__TEXTE À ANALYSER__
※
Il y a, chez beaucoup de philosophes, des formules, des principes pratiques qui sont tout verbaux, ou qui sont tellement vagues qu’ils échappent à la critique. Il est arrivé souvent aux moralistes, et principalement aux moralistes métaphysiciens, de spéculer sur le bien sans nous dire au juste ce que nous devons mettre dans cette notion. Platon, par exemple, nous dit perpétuellement que le bien est une réalité, qu’il est la réalité suprême et la cause de tout ce qu’il y a d’être dans l’univers ; il prend soin de proclamer que ce bien est une idée, accessible à la seule raison ; il le distingue du plaisir ; il veut qu’il exerce sur nous, pour autant qu’il nous est connu, un attrait invincible ; et sans doute aussi Platon nous fournit du bien, en plus d’un endroit, des déterminations qui ont une valeur pratique ; mais à l’ordinaire, néanmoins, il en parle en telle sorte qu’il semble que l’idée du bien n’ait pas besoin d’être définie ou même qu’elle ne comporte pas de définition, qu’elle soit vide de tout contenu[5].
※
__ÉNONCÉ 1__
Dans le texte sur la notion de bien chez les moralistes, de quoi Platon distingue-t-il le bien ?
__ÉNONCÉ 2__
Recopiez fidèlement la totalité des enregistrements, sans faire figurer les images dans votre réponse.
Ces enregistrements n'ont aucun rapport avec le texte.

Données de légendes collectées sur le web
※
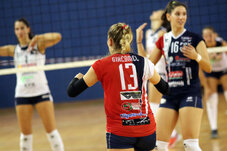 CA_Alsenese_23112019_123.jpg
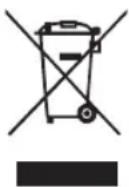 EGO PH1420E - Προστασία του περιβάλλοντος - 1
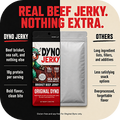 Original Dyno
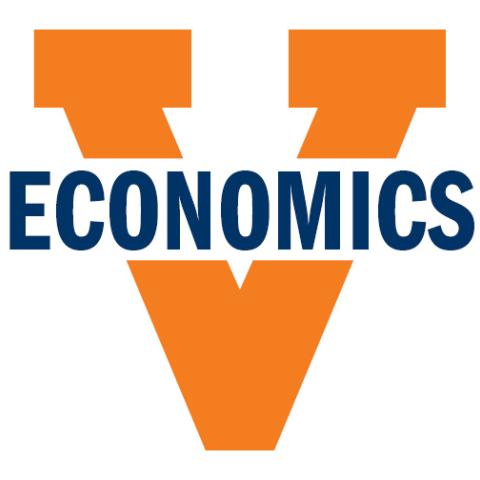 UVA Economics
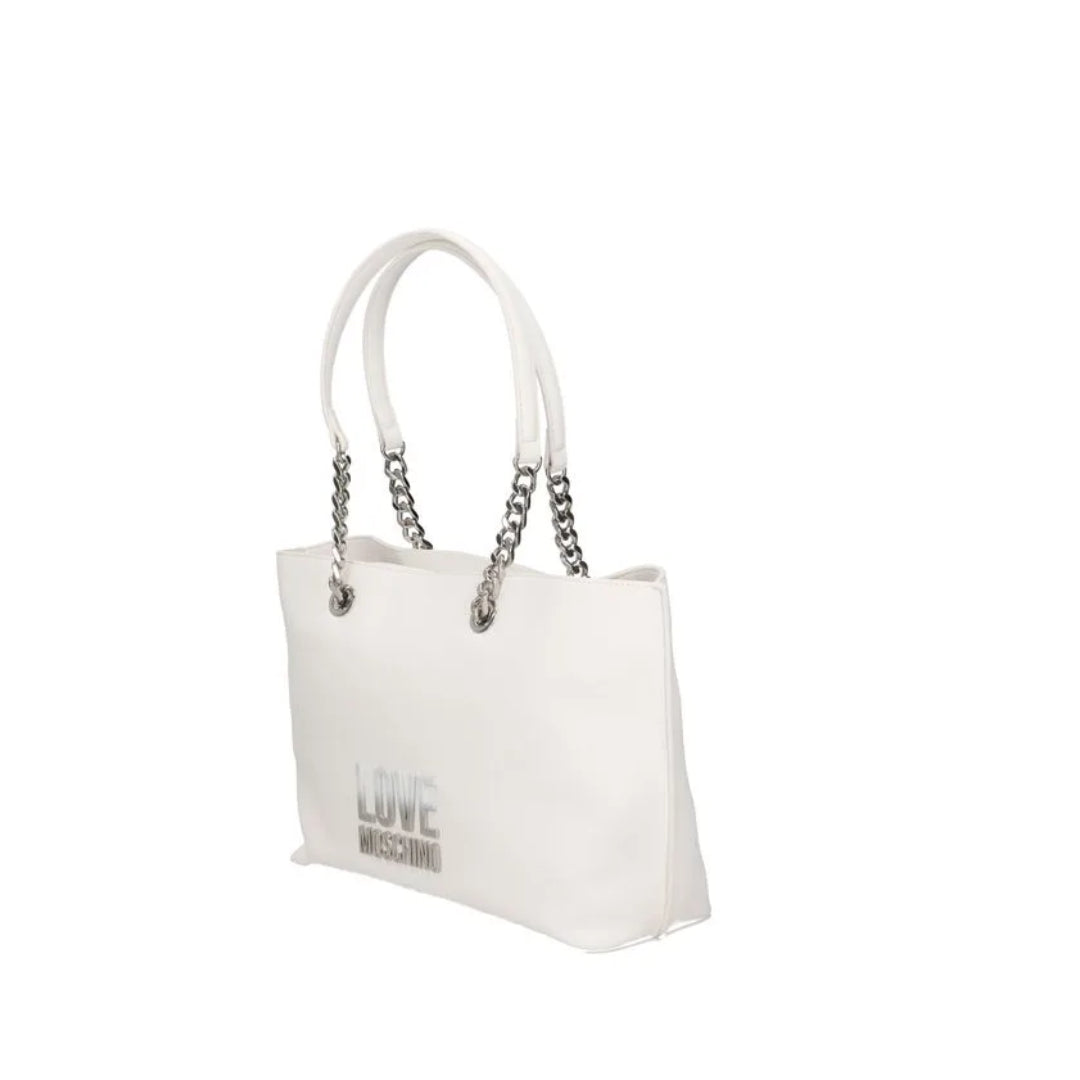 Borsa  -  LOVE MOSCHINO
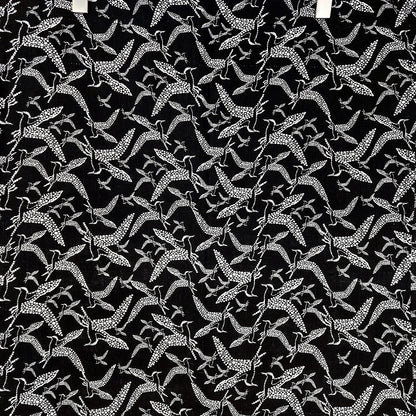 Ivana Helsinki Tiira kappaverho 55x220 cm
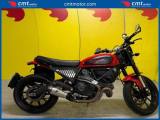 VENDO Moto e Scooter a Merate – foto 1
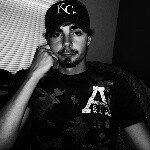 Profile Picture of Joe Mize (@joe_mize) on Instagram
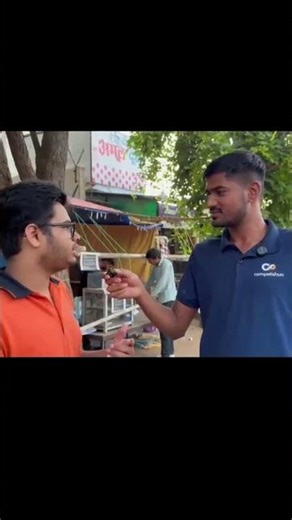 JEE Main April Attempt 2026 - Shift-2 Maths Physics Chemistry Review | JEE2026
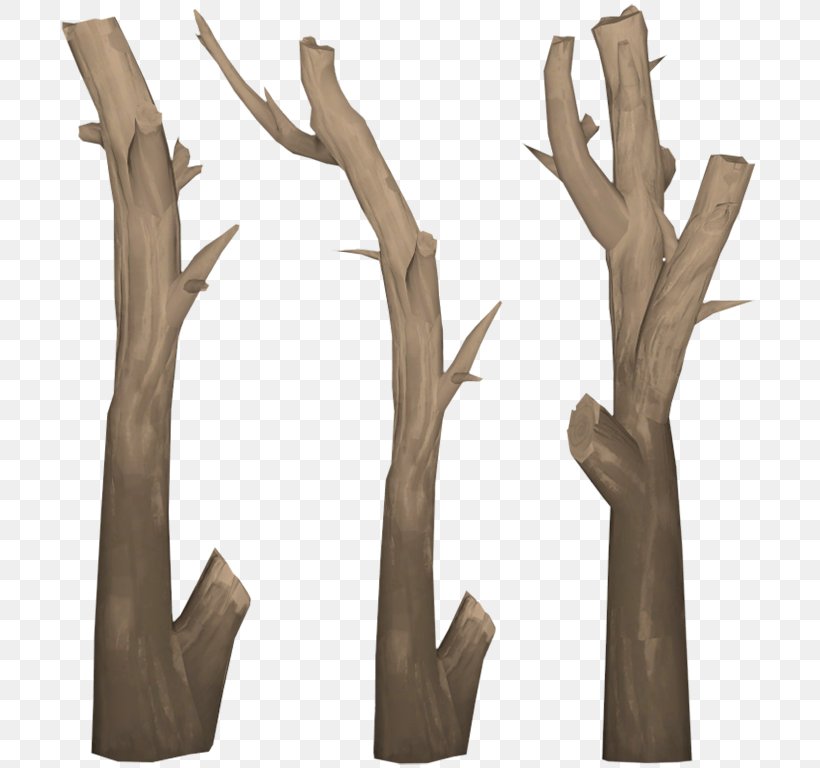Wood Table Wave Breaker: The Rescue Coaster Tree /m/083vt, PNG, 768x768px, Wood, Antler, Branch, Crotch, Hand Download Free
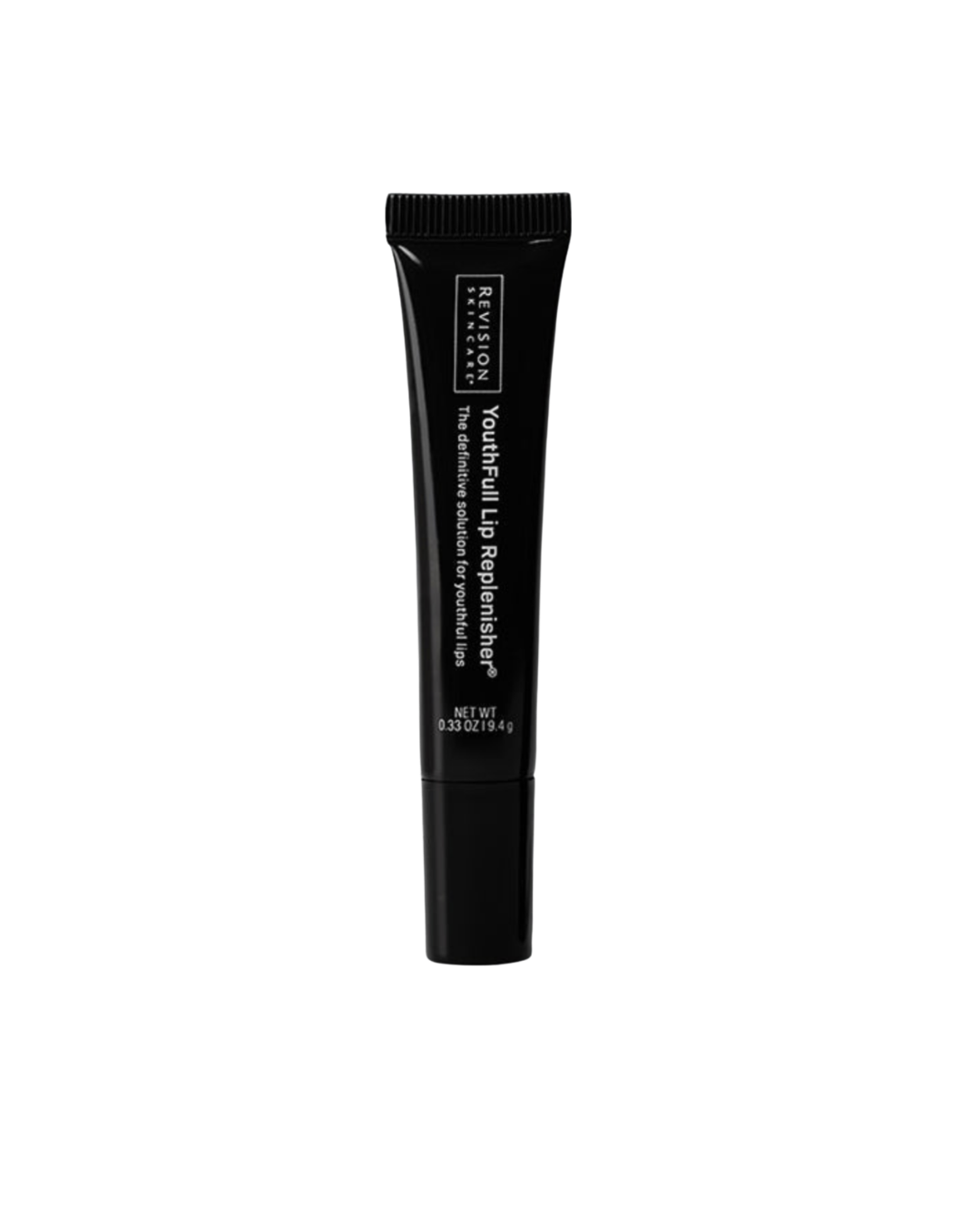 Revision Youthful Lip Replenisher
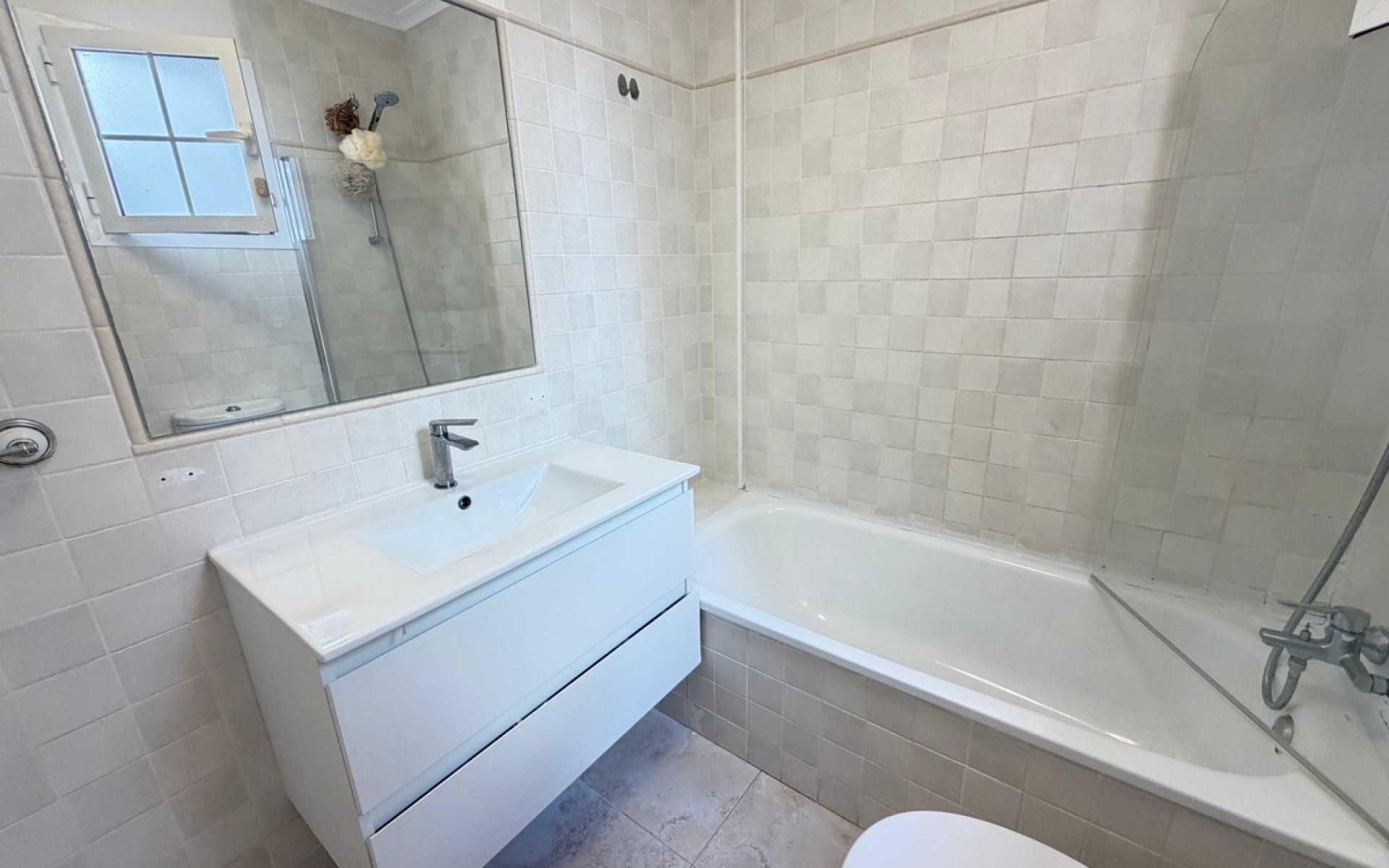 zum Verkauf - Apartment - Orihuela - Cabo Roig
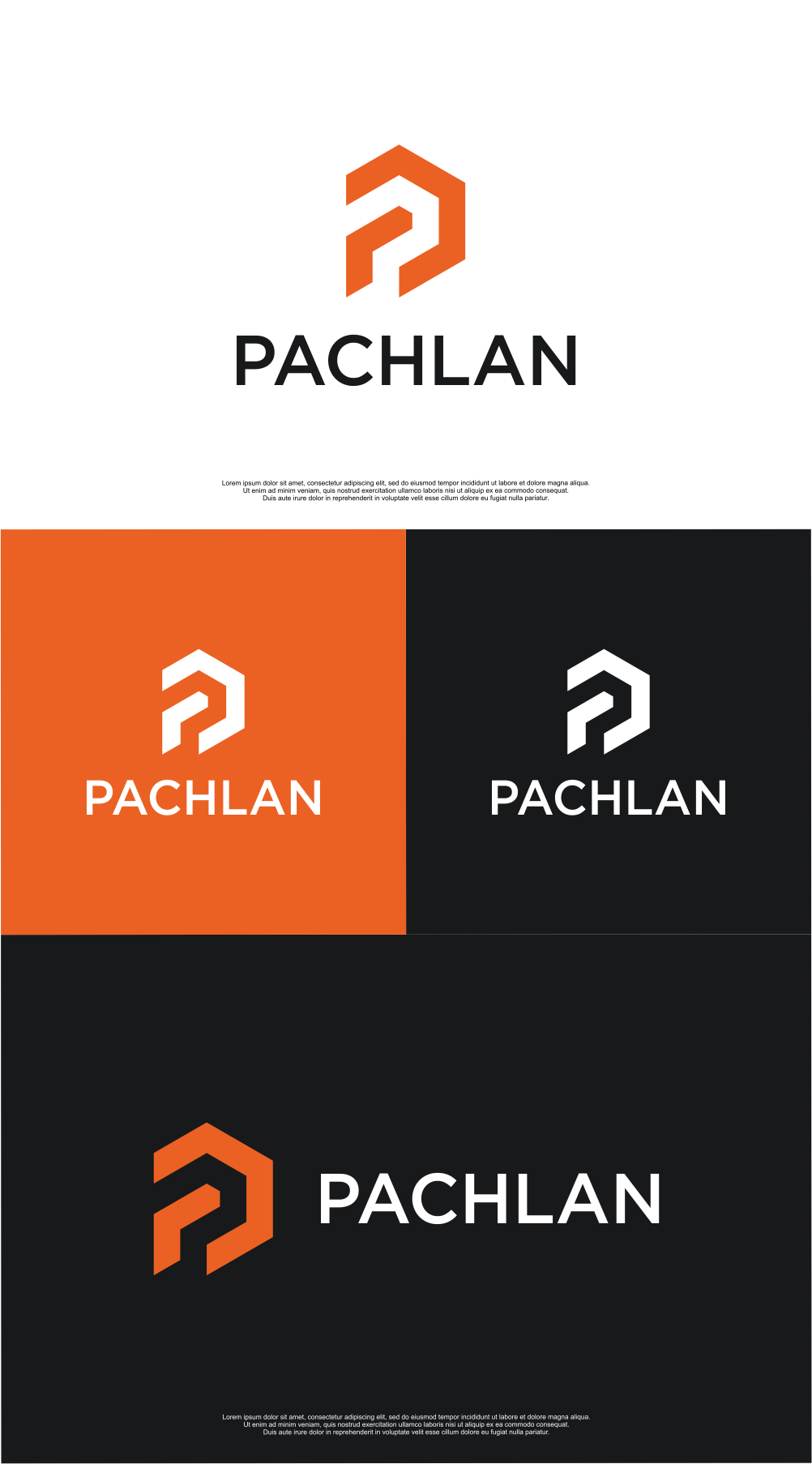 Diseño de Logo por MASH Std para este proyecto | Diseño #28301136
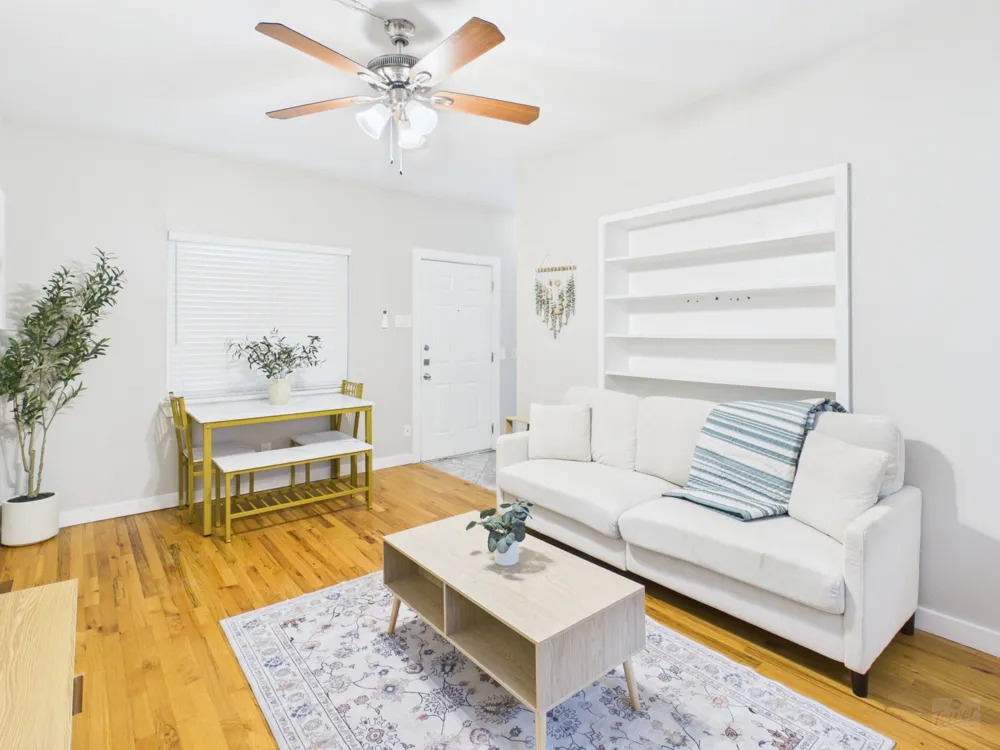 3008 Cedar Street #3 Austin, TX 78705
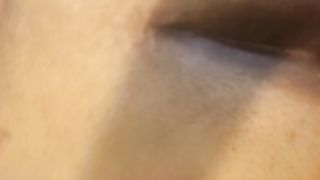 BBW Loves Ass Smacks my Boo Pt 1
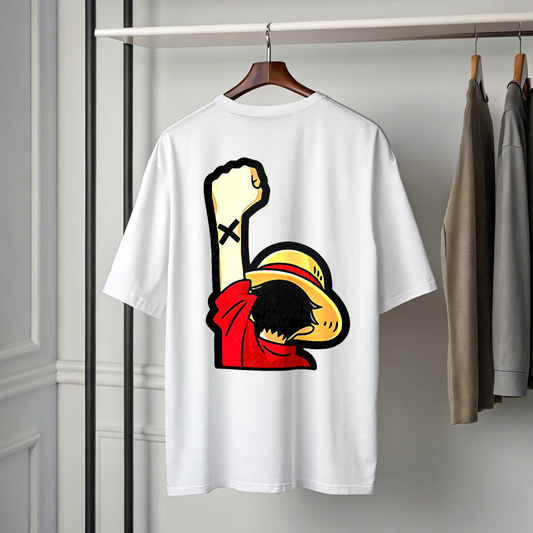One n Only : Piece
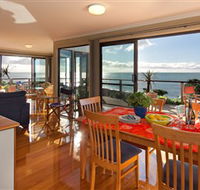 Boat Harbour Beach House - The Waterfront - South Australia Travel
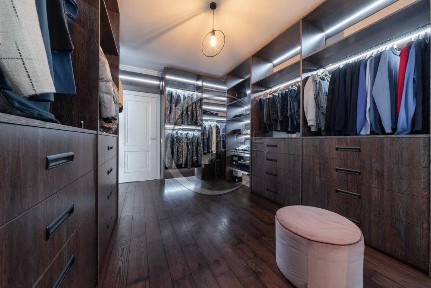 Київська область, Гатне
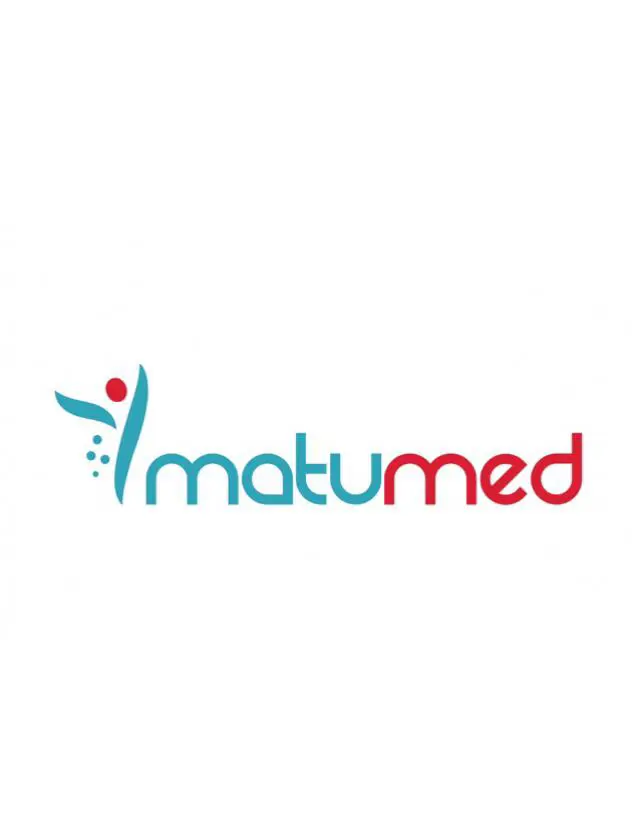 Matu Medikal Tekstil Urunleri Sanayi Ic ve Dis Ticaret A. S. logo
※
__RÉSULTAT ATTENDU 1__
Du plaisir.

__RÉSULTAT ATTENDU 2__
 CA_Alsenese_23112019_123.jpg
 EGO PH1420E - Προστασία του περιβάλλοντος - 1
 Original Dyno
 UVA Economics
 Borsa  -  LOVE MOSCHINO
 Ivana Helsinki Tiira kappaverho 55x220 cm
 VENDO Moto e Scooter a Merate – foto 1
 Profile Picture of Joe Mize (@joe_mize) on Instagram
 JEE Main April Attempt 2026 - Shift-2 Maths Physics Chemistry Review | JEE2026
Wood Table Wave Breaker: The Rescue Coaster Tree /m/083vt, PNG, 768x768px, Wood, Antler, Branch, Crotch, Hand Download Free
 Revision Youthful Lip Replenisher
 zum Verkauf - Apartment - Orihuela - Cabo Roig
 Diseño de Logo por MASH Std para este proyecto | Diseño #28301136
 3008 Cedar Street #3 Austin, TX 78705
 BBW Loves Ass Smacks my Boo Pt 1
One n Only : Piece
 Boat Harbour Beach House - The Waterfront - South Australia Travel
 Київська область, Гатне
 Matu Medikal Tekstil Urunleri Sanayi Ic ve Dis Ticaret A. S. logo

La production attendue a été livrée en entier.